A: One word: disaster. CBS and NBC freaked out because their ratings plummeted thanks to a continually depleted Sunday slate; teams complained that they couldn’t maintain momentum when they weren’t playing enough games in a row; everyone hated losing the week off between the conference title games and the Super Bowl; and most importantly, fantasy owners couldn’t figure out who to bench/waive/pick up since we didn’t have the Internet yet.
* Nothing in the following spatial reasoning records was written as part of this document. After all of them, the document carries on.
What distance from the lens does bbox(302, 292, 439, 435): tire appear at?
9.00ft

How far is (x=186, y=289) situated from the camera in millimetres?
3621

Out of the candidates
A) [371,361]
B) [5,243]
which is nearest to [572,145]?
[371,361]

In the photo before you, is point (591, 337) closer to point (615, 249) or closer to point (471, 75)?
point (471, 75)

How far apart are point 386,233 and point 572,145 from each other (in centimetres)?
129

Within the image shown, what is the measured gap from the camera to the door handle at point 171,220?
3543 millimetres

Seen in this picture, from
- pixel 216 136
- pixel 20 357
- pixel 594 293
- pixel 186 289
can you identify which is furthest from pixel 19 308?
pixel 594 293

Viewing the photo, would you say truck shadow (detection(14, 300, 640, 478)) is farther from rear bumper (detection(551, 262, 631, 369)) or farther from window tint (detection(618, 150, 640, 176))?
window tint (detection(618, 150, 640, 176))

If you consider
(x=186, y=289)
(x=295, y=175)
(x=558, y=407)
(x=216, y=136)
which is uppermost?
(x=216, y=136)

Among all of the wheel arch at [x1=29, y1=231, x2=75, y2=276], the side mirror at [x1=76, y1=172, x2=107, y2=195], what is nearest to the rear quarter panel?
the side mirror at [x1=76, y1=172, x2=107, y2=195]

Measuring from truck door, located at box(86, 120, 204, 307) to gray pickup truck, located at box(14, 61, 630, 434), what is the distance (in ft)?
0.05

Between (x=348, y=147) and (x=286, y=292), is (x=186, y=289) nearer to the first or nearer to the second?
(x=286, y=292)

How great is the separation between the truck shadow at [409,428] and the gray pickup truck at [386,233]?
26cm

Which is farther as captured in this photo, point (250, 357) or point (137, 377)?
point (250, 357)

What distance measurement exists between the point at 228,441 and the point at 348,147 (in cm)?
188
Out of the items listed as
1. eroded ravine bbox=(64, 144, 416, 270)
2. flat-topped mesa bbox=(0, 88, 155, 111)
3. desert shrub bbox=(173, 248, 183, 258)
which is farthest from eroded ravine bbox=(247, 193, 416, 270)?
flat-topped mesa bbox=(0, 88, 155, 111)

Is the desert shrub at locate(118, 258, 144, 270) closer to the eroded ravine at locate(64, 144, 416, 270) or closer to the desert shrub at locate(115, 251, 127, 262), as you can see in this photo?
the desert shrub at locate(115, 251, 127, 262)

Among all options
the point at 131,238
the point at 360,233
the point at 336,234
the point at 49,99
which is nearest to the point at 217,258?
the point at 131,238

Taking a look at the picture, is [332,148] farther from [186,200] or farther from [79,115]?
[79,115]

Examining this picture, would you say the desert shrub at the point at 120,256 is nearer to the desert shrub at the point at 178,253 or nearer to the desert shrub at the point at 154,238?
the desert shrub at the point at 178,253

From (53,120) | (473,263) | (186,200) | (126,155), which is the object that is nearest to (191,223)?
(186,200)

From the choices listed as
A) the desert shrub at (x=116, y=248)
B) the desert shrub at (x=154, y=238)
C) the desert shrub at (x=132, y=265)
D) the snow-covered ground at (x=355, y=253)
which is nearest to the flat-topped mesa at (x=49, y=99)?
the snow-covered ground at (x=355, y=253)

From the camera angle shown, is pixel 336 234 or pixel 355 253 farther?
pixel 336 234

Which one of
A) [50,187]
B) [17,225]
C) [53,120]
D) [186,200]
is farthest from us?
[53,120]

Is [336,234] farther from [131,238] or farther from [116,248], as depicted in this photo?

(Follow-up to that point: This continues to amaze me. How did we do fantasy football without the Internet? I keep wanting to ask my friends, “How did you guys have a league back then?” then I remember that I was in their league, too. Looking back, I can only remember one thing: Our commish, Camp, mailing out stats after he added them up from the Monday/Tuesday USA Today, then me excitedly getting my mail on Thursdays to see if I won. Not my e-mail, my mail. Was this the 1990s or the 1890s? I can’t remember.)
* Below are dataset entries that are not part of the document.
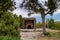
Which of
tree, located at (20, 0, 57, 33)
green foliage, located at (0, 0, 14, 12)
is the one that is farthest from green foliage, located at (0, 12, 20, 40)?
tree, located at (20, 0, 57, 33)

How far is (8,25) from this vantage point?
7.71m

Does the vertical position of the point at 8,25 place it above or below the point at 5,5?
below

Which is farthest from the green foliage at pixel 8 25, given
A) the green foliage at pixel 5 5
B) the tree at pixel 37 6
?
the tree at pixel 37 6

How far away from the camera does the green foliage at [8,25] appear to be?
7.35 m

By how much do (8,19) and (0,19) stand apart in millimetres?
353

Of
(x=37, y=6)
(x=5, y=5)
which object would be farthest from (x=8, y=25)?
(x=37, y=6)

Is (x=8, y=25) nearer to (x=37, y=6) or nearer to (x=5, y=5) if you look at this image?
(x=5, y=5)

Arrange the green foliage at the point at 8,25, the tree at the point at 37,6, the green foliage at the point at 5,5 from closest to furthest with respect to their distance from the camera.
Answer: the green foliage at the point at 8,25 → the green foliage at the point at 5,5 → the tree at the point at 37,6

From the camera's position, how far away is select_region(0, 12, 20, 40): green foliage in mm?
7348

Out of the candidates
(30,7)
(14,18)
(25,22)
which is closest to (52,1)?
(30,7)

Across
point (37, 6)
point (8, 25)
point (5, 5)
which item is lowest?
point (8, 25)

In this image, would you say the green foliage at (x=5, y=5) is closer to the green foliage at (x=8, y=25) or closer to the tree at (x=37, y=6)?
the green foliage at (x=8, y=25)

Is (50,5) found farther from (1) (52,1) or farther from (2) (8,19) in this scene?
(2) (8,19)

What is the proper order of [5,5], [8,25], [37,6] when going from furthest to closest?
[37,6]
[5,5]
[8,25]
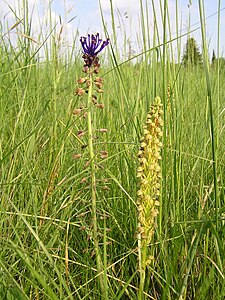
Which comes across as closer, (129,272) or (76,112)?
(76,112)

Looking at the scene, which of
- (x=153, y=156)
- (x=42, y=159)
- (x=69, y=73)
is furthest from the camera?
(x=69, y=73)

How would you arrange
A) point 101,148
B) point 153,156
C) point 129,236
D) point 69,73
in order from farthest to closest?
point 69,73 → point 101,148 → point 129,236 → point 153,156

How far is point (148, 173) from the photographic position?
36.1 inches

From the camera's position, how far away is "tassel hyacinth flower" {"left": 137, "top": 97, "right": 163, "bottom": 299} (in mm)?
902

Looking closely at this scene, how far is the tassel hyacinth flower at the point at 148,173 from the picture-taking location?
35.5 inches

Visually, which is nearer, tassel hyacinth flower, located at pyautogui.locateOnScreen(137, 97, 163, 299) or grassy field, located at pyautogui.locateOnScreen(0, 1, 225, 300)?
tassel hyacinth flower, located at pyautogui.locateOnScreen(137, 97, 163, 299)

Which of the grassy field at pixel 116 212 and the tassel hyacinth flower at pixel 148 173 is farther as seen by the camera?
the grassy field at pixel 116 212

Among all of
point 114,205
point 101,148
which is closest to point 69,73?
point 101,148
The real problem: With only 28 teams and a top-heavy league, that left eight or nine Sunday afternoon games per bye week and only two or three of those games were good. We didn’t have DirecTV’s season package back then, or the Red Zone Channel, so if you were stuck with a crappy local game (or even worse, a crappy local team that wiped out the quality national game you could have been watching), your whole day was ruined. Trust me, my Patriots overachieved that season by going 5-11. (Double bye weeks) + (no DirecTV) X (crummy local team) = bitter. And that’s why double bye weeks went the way of New Coke, “Cop Rock,” Planet Hollywood, Rick Mirer and “The Pat Sajak Show.”
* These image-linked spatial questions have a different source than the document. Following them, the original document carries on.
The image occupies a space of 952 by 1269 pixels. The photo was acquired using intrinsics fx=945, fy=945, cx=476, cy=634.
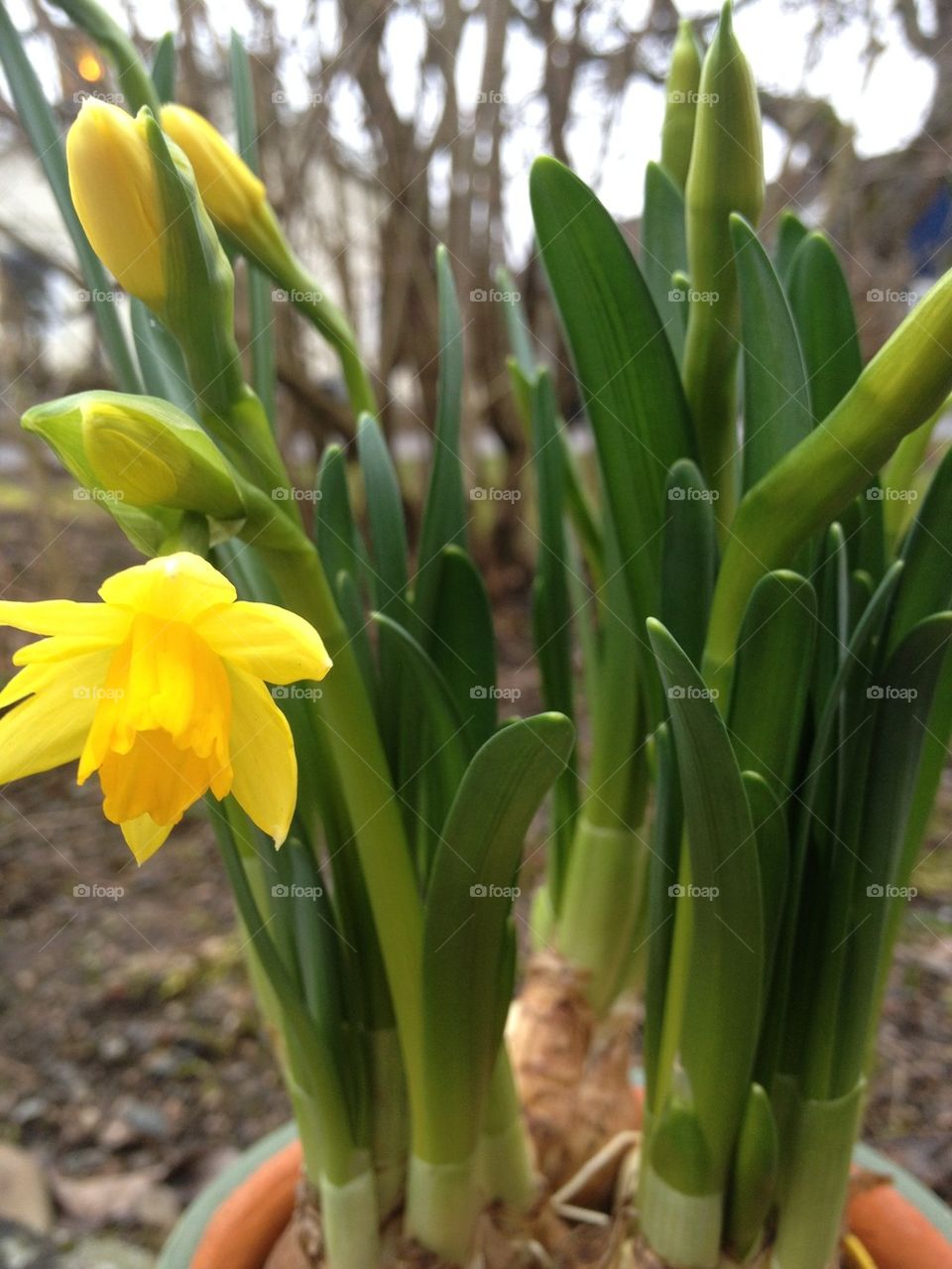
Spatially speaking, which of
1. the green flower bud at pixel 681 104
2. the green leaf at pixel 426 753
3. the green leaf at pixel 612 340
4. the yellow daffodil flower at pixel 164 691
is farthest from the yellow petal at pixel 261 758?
the green flower bud at pixel 681 104

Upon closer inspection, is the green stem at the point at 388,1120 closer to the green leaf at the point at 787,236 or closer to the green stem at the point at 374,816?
the green stem at the point at 374,816

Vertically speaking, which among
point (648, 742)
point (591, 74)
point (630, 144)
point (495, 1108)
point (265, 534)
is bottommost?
point (495, 1108)

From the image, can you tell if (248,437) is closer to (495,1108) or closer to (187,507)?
(187,507)

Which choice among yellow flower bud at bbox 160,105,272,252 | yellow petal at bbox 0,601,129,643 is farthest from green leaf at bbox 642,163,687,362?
yellow petal at bbox 0,601,129,643

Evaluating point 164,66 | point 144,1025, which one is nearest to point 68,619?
point 164,66

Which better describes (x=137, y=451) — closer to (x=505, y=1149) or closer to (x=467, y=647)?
(x=467, y=647)

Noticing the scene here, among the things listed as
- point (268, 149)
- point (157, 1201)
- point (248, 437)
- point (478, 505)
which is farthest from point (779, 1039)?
point (478, 505)
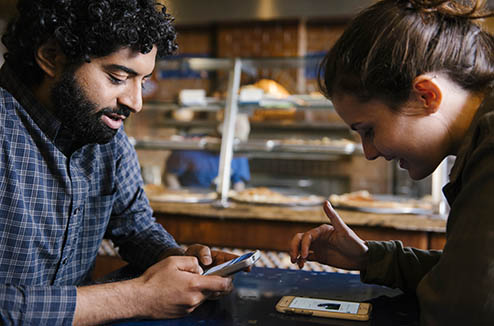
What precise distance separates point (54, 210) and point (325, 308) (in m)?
0.87

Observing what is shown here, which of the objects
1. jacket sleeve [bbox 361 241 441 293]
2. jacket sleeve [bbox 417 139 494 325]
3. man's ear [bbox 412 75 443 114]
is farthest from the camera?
jacket sleeve [bbox 361 241 441 293]

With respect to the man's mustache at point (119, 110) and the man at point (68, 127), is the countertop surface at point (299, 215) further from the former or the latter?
the man's mustache at point (119, 110)

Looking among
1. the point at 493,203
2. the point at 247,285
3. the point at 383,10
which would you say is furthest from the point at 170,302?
the point at 383,10

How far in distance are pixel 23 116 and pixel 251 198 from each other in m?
1.92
Q: Was there a tipping point during that 1993 season when everyone threw their hands up and said “The double byes must go immediately”?
A: Actually, there was! How did you know? The NFC East and AFC West received byes in Week 8, which meant that four of the league’s best eight teams (Dallas, Kansas City, the Giants and Raiders) were shelved, and also, CBS (who had NFC rights) lost local bumps in Dallas, Philly, Washington and New York. Of the eight Sunday afternoon games, our “marquee” AFC matchup was Buffalo (which finished 12-4) at the Jets (8-8); for the NFC, it was San Francisco (10-6) at Phoenix (7-9). A ratings calamity.
(Important note: Now that we have 32 teams, DirecTV and perpetual parity, the quality of those Sunday games wouldn’t be nearly as problematic. I’d rather see them bring back double bye weeks then stretch the season to an 18-game orgy of concussions. But that’s just me.)
Q: Since it’s our 21st season with bye weeks, that means we’ve had a 20-year gambling sample of sorts. Have any reliable trends emerged?
A: Yeah, the reliable trend is “Don’t overthink bye weeks.” From 1990 to 2009, teams coming off bye weeks were 352-314-1 straight up and 339-320-8 against the spread (home teams: 178-175-4). We love to believe that the extra week of rest/scouting/healing/rejuvenation brings the best out of teams, but there’s no hard-core evidence of it being true. With that said, three trends have emerged
• From 1990 to 2009, road favorites went 69-45 against the spread after a bye week. That scenario didn’t present itself in 2010 until this past weekend (when the Bears pushed against Buffalo and the Giants crushed Seattle) and this weekend: Tennessee giving 1½ points on the road to Chad Pennington’s Dolphins. So if you’re scoring at home, you have a chance to (A) wager on a scenario that has come through 70.5 of 116 times since 1990, and (B) wager against Chad Pennington. At the very least, it will make for an incredible story in your Gamblers Anonymous meeting three weeks from now when the Titans win by one but don’t cover and you’re telling it with casts on both hands.
• Successful coaches tend to thrive after bye weeks. Andy Reid? 12-0. Bill Belichick? Eight straight wins by an average of 15 points. Jeff Fisher? Nine of his past 12. Mike Tomlin? Four of five. Peyton Manning? Eight for nine. (Wait, he’s not Indy’s coach?) Does it make sense that well-prepared teams are more dangerous with an extra week to prepare? Of course.